Last Thursday’s Supreme Court Ruling: A Setback for Civil Rights
on Jul 5, 2007 at 10:45 am
The following commentary is by Nicole Elam, a student at Howard Law School and a summer associate in Akin Gump’s DC office. As a student at Howard, Nicole worked on an amicus brief in support of the school districts.
While studies have consistently demonstrated the benefits of racially diverse classrooms for children, the Supreme Court’s 5-4 ruling last Thursday is regressive for American ideals of equality. In his opinion, Chief Justice Roberts announced that a school district’s voluntary adoption of a student assignment plan that relies on race to determine which schools certain children may attend violates the Constitution. Because “racial classifications are simply too pernicious to permit any but the most exact connection between justification and classification,” the plurality held, the Seattle and Louisville school districts failed to carry their burden of showing the achieved interest of racial integration: the measures are just too extreme, and the use of racial classifications was not narrowly tailored to achieve a compelling government interest. I disagree. Instead of recognizing racial integration as a compelling interest, the plurality instead issued a blow to Brown v. Board of Education – one of the high court’s most seminal cases.
In 1954, Brown sought to racially desegregate public schools as a compelling national interest. Twenty-five years of deliberate speed in desegregating public schools districts resulted in court-ordered integration and busing plans becoming law. As court decrees were removed, public school districts experienced resegregation and concentrated poverty as white students left urban school districts. Notwithstanding racial isolation, voluntary plans became the only means to effectively achieve Brown’s promise of equality in racially balanced schools.
But on Thursday the Supreme Court hammered the final nail in the coffin of Brown v. Board of Education and the dream of a desegregated America. Ironically, the plurality used Brown as a backdrop to support its decision, claiming that Brown was in fact about legally separating children on the basis of race. However, the plurality failed to acknowledge the greater promise of Brown: an equal integrated educational system. And although the plurality correctly classified Brown as addressing legal segregation, it further failed to recognize that Brown was about de jure segregation, while in the Seattle and Louisville cases the Court missed its opportunity to address de facto segregation. Instead of echoing Brown’s promise of equality, the Court instead echoed Governor George Wallace’s words, “Segregation today, segregation tomorrow, and segregation forever.”
Focusing on the minimal number of students affected by the plans, the plurality minimized the necessity of using such classifications. Focusing on the term (or rather the design and operation of the plans as) “racial balancing,” the plurality failed to recognize the asserted educational benefits of diverse classrooms. Instead, it contended, “[a]ccepting racial balancing as a compelling state interest would justify imposing racial proportionality throughout American society.” But this is not the case and is in fact far too extreme. The Court does have a role in ensuring that all people have equal opportunity.
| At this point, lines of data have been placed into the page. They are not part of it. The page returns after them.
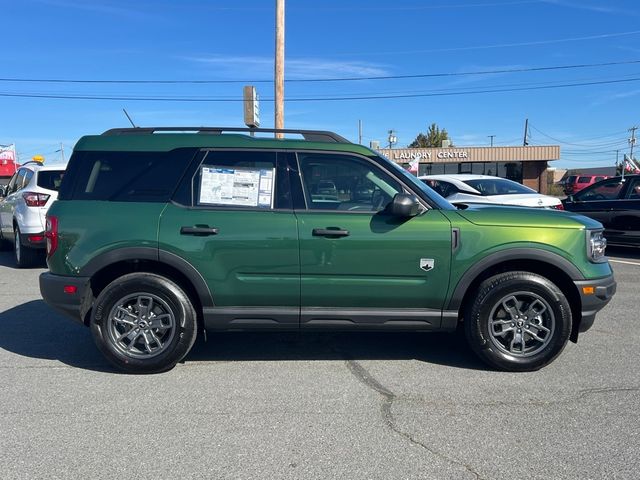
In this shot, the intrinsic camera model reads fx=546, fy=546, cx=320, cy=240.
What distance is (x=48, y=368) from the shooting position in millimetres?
4652

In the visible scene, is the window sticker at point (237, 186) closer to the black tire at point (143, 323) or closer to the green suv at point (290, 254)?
the green suv at point (290, 254)

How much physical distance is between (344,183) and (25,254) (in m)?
7.11

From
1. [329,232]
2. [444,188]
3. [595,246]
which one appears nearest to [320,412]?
[329,232]

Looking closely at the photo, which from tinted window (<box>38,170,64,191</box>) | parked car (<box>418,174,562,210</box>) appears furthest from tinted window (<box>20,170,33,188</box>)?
parked car (<box>418,174,562,210</box>)

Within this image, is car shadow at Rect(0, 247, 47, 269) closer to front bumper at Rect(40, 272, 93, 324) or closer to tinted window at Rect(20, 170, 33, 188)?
tinted window at Rect(20, 170, 33, 188)

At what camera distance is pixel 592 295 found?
4.45 meters

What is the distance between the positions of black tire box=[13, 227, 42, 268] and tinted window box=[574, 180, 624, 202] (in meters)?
10.9

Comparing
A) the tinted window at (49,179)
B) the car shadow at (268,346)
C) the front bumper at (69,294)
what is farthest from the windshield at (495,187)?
the front bumper at (69,294)

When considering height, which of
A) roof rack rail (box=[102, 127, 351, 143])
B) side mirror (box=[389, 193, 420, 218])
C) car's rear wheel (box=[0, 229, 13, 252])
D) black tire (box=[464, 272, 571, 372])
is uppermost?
roof rack rail (box=[102, 127, 351, 143])

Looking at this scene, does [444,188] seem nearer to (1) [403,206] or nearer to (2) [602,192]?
(2) [602,192]

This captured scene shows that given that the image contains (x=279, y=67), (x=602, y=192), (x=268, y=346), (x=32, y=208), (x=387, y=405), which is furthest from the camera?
(x=279, y=67)

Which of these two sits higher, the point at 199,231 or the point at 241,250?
the point at 199,231

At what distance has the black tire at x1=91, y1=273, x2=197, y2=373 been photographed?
4434 mm

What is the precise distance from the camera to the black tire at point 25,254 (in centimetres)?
929
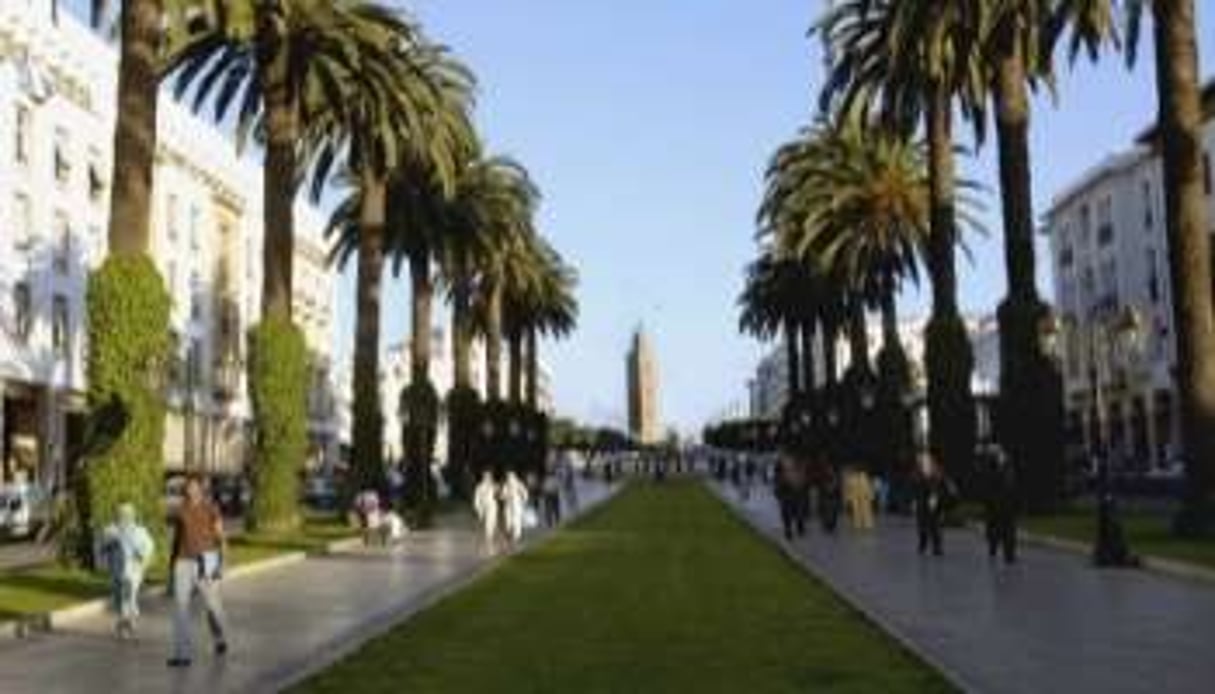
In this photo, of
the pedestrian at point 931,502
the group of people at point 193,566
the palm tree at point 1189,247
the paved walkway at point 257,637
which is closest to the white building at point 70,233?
the paved walkway at point 257,637

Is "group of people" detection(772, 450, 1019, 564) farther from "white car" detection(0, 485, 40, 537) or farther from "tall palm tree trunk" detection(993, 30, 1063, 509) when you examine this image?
"white car" detection(0, 485, 40, 537)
As Justice Kennedy himself notes, “the pluarality is too dismissive of government’s legitimate interest in ensuring that all people have equal opportunity regardless of race.”
In effect, the plurality has changed the Equal Protection Clause from a shield of protection to a sword of defeat. No longer does it allow minorities to strive for equality, but it instead operates as a tool to advance oppression. By striking the voluntary integration plans, the Court fails to articulate how a society divided along racial lines can be integrated without considering race. Even the measures suggested by Justice Kennedy – strategic site selection, drawing attendance zones with the recognition of demographics, tracking enrollment by race, etc. – don’t get to the root of the problem. The use of race-neutral means is not an effective solution for the pervasive racial segregation in America’s schools. In fact, school districts using race-neutral means – such as Wake County and Charlotte, North Carolina, San Francisco, La Crosse, Wisconsin, and Brandywine, Delaware – to provide educationally effective and racially integrated learning environments for students have struggled to achieve racial diversity without taking race into account. A shift from race-conscious to race-neutral student assignments plans may very well lead to significant resegregation and have a negative effect on the achievement of African American and minority students.
The message from the Court rings loud and clear – racial integration is not a compelling interest recognized by this nation. As such, the door for de facto segregation has been thrust ajar. The Court’s decision has far-reaching implications beyond the classroom. Without the use of race in decision making, polarized communities, poverty concentration, minimal corporate diversity, limited minority business initiatives, and strangled affirmative action plans will become the norm. Our nation may start to look disturbingly similar to the one Brown sought to combat. What now? Civil rights advocates must now turn their attention to drafting legislation to protect minorities. It is only through legislation that Brown‘s promise will remain.